● EXERCISE REQUIREMENTS
[A] In the reading on Soviet truck production under the Ford contract, on what date did the two sides sign the agreement ending the technical assistance agreement of May 31, 1929?
[B] Extend the reading on Soviet truck production under the Ford contract, starting right after its final sentence.

━━ READING TEXT ━━

In 1932, the assembly of trucks from American vehicle kits at Soviet plants was completely stopped. Despite the American side fully fulfilling its obligations under the contract, only 22 thousand vehicles were assembled out of the 72 thousand stipulated by the contract. The Soviet side, striving to reduce the expenditure of foreign currency in every possible way, reduced all foreign purchases from August 1931, and orders for equipment, which were possible, were transferred to Soviet enterprises or, in extreme cases, placed in Europe, where better credit conditions were offered. For this reason, cooperation with Ford gradually came to naught and on March 14, 1935, the parties signed an agreement to terminate the technical assistance agreement of May 31, 1929 and to waive financial claims against each other. One of the consequences of the distribution of orders for equipment and materials primarily among Soviet enterprises was a noticeable decrease in the quality of finished products.
Most of the rolled steel came from Germany and England, but the part supplied by Soviet factories was of low quality and, according to the memoirs of engineer N. Chavra, who worked as a consultant on the American side in the Technical Control Department of the automobile plant, "sometimes absolutely unusable." Many components received from Soviet factories also did not meet Ford standards. The US Ambassador to Moscow, J. Davis, reported to the State Department in 1937 (after 1935, due to the termination of the contract, there were no American specialists left at GAZ) that mass production of cars was held back by a high percentage of defects and the extremely high cost of their production. For example, at the Gorky Automobile Plant, 12 thousand tons of expensive metal products had to be scrapped due to various defects.
The qualifications of the workers should be mentioned separately. The same engineer N. Chavr pointed out in his reports the difficulties of training: if in the industrially developed USA an untrained person hired at the Ford plant could be trained in two days so that he would at least work carefully and could further improve without outside help, then in Soviet Russia, since the hired workers came mostly from peasants and did not have even minimal knowledge of mechanics and the structure of the car, the task of training was seriously complicated. To this was added the high turnover of labor and the understaffing of the enterprise with engineering and technical personnel.
In 1929-1932, Avtostroy, within the framework of the current contract with Ford, sent about 230 workers and engineers to study in the USA, but upon the return of these employees, a considerable number of them, on orders from above, were distributed to other plants. For example, the Pravda newspaper of October 7, 1937 (No. 277) listed the shortcomings of the Gorky Automobile Plant: the equipment in the foundry was improperly installed and not maintained in working order; much of it was worn out due to poor handling; equipment purchased abroad was idle because workers did not know how to operate it.

━━━
━━ ITEMS ━━

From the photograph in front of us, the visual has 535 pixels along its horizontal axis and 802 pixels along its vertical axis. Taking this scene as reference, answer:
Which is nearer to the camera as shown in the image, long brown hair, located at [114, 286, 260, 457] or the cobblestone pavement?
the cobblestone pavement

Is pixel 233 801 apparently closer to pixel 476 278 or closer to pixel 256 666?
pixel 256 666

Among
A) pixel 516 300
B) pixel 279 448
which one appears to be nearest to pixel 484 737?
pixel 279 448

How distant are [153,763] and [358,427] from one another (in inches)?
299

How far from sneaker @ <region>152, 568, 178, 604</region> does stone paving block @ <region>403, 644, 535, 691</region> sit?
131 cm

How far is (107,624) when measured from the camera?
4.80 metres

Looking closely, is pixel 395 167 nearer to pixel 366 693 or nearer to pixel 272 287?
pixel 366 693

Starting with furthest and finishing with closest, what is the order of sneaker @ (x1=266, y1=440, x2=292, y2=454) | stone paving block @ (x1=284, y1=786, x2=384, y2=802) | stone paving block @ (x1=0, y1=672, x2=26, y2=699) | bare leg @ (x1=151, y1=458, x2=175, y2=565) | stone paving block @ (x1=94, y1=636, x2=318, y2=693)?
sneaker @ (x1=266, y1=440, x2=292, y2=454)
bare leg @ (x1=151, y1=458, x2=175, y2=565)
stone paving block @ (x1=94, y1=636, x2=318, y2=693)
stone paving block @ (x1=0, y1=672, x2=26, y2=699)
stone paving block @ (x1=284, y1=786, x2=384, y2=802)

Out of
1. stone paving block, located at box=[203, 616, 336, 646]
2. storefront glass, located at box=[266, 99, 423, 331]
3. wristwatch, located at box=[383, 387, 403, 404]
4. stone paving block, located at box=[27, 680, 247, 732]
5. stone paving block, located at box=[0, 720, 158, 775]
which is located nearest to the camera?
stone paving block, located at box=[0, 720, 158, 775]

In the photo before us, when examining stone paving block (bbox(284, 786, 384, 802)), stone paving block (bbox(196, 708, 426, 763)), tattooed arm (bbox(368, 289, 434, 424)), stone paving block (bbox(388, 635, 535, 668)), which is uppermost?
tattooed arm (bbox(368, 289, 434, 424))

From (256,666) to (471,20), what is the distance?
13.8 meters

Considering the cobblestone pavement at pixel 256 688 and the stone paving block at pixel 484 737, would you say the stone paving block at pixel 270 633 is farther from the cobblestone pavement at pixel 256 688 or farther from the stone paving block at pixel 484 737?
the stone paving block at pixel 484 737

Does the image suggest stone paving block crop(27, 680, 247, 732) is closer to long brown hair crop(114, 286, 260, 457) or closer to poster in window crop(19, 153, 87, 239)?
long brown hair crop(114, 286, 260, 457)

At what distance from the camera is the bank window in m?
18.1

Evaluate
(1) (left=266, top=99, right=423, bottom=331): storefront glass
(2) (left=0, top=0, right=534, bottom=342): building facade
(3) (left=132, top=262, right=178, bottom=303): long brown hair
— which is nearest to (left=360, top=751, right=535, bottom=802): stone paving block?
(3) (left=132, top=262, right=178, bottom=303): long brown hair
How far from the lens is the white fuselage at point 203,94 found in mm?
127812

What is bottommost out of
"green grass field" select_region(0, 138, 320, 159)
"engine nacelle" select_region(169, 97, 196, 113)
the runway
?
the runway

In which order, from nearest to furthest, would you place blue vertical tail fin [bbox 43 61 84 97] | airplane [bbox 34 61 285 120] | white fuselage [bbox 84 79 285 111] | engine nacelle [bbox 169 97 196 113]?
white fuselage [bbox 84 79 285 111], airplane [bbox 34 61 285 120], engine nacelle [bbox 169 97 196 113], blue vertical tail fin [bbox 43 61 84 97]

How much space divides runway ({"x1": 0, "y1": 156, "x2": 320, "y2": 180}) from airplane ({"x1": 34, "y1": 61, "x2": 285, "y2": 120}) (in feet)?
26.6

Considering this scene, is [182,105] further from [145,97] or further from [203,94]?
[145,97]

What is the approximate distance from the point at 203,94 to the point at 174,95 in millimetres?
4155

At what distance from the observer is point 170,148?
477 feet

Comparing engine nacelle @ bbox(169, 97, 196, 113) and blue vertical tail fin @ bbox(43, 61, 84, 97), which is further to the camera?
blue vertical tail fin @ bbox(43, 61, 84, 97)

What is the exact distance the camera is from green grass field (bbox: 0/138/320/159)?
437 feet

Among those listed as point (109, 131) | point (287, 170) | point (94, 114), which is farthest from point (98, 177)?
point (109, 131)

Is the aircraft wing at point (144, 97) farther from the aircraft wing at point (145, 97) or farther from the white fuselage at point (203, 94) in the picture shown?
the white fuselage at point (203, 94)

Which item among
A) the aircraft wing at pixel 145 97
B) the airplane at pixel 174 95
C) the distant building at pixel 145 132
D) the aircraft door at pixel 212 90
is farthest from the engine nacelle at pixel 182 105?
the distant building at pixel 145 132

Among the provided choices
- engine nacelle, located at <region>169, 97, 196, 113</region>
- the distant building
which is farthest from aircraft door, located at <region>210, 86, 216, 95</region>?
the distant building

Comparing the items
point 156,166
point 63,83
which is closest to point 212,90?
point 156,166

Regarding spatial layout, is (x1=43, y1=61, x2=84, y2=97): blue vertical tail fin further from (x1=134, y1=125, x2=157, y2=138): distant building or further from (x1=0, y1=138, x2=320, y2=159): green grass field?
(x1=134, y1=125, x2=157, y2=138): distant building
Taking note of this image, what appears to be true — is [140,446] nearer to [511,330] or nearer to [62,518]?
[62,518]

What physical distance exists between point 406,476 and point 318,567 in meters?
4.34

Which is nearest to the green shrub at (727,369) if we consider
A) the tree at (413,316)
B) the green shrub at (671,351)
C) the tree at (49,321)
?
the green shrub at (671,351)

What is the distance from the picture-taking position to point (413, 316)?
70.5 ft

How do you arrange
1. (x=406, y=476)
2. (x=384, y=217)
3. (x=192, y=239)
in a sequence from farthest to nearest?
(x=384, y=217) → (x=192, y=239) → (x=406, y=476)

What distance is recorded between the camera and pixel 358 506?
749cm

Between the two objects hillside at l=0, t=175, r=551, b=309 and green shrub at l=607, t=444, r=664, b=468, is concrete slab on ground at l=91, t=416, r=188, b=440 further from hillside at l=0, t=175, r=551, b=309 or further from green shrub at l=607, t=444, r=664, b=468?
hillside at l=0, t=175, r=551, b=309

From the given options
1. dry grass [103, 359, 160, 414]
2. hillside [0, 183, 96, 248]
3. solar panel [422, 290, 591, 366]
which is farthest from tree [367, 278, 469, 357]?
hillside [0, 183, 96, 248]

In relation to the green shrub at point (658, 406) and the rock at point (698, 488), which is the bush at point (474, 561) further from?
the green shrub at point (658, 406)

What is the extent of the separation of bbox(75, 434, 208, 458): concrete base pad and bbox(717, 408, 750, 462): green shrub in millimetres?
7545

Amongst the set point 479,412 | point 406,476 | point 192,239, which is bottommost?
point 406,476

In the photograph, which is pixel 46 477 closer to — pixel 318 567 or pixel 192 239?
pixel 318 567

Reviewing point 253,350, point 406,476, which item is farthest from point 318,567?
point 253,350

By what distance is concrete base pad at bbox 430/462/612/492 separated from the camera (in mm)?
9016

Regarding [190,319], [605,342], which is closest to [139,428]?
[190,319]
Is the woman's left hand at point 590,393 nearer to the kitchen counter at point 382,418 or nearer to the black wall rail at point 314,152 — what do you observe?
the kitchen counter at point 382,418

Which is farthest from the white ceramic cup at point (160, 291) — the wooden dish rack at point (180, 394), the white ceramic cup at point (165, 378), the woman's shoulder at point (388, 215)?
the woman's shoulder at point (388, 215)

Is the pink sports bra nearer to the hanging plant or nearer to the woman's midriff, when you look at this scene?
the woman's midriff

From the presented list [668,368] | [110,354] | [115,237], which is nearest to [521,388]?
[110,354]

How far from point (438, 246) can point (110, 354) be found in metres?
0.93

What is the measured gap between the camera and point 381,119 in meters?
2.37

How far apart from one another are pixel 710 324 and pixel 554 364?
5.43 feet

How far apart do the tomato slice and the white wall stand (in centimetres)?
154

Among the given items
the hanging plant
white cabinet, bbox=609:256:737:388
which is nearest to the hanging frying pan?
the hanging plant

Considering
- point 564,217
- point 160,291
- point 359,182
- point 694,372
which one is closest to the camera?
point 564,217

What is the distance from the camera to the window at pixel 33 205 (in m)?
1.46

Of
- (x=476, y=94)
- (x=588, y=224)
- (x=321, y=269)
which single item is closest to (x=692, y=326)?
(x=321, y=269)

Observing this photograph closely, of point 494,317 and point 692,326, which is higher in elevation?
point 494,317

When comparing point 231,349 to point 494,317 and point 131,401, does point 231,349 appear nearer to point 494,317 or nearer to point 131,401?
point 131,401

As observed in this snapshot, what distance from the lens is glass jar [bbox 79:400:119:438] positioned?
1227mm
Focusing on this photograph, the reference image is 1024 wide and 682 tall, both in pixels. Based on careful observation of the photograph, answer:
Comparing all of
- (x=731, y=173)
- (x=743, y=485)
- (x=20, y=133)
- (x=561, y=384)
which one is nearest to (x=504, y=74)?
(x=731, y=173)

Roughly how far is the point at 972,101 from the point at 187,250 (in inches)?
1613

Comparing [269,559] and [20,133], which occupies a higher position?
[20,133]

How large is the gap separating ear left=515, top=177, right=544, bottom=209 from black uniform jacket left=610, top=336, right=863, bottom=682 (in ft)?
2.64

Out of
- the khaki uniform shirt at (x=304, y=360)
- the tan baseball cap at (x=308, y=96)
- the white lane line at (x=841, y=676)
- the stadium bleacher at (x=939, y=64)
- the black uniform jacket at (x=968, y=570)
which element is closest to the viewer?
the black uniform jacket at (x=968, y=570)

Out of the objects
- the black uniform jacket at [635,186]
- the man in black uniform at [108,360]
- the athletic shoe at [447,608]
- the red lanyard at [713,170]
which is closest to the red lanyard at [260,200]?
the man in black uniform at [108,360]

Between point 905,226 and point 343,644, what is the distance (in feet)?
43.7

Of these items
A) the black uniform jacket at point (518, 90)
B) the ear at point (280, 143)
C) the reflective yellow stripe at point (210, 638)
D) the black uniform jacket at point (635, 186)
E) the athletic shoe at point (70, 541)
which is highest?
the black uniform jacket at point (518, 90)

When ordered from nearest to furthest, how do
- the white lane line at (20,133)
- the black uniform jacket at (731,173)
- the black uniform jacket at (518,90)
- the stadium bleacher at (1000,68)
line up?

━━━

● IN RESPONSE
[A] March 14, 1935

[B]
A machine for cleaning steel castings from sand and dirt, which cost several thousand dollars, had not been used for two years, and no one had tried to put it into operation, although it could have cleaned 120 engine blocks in a seven-hour shift, etc. Finally, one cannot fail to mention the problems with the logistics of deliveries of machine kits for the assembly of Soviet Fords, which can be illustrated by the example of deliveries of machine kits to the 1st Automobile Assembly Plant. The delivery of Ford components by sea from New York to Murmansk took 21 days, while unloading a ship could take up to three weeks, and the transportation of goods by rail to Nizhny Novgorod took up to forty days.
The situation was no better at the automobile assembly plant No. 2 in Moscow, which was the main assembly plant producing Fords. Surprisingly, the Automobile and Tractor Association was unable to find a woodworking plant with drying equipment suitable for the manufacture of flatbed bodies near Moscow (the vehicle kits were supplied by Ford without bodies, since the company did not produce them itself), so the bodies for the Moscow Fords were supplied by the Odessa plant Kuzovomekhanik. Naturally, there is no point in talking about the rhythm of deliveries or maintaining a reasonable cost price in this case. Dependence on supplies led to sharp fluctuations in output and the need to support workers who did not produce anything while waiting for components - for example, in February 1931, the plant stood idle for the entire month due to their absence, and in other months there was regular storming when fulfilling the production plan.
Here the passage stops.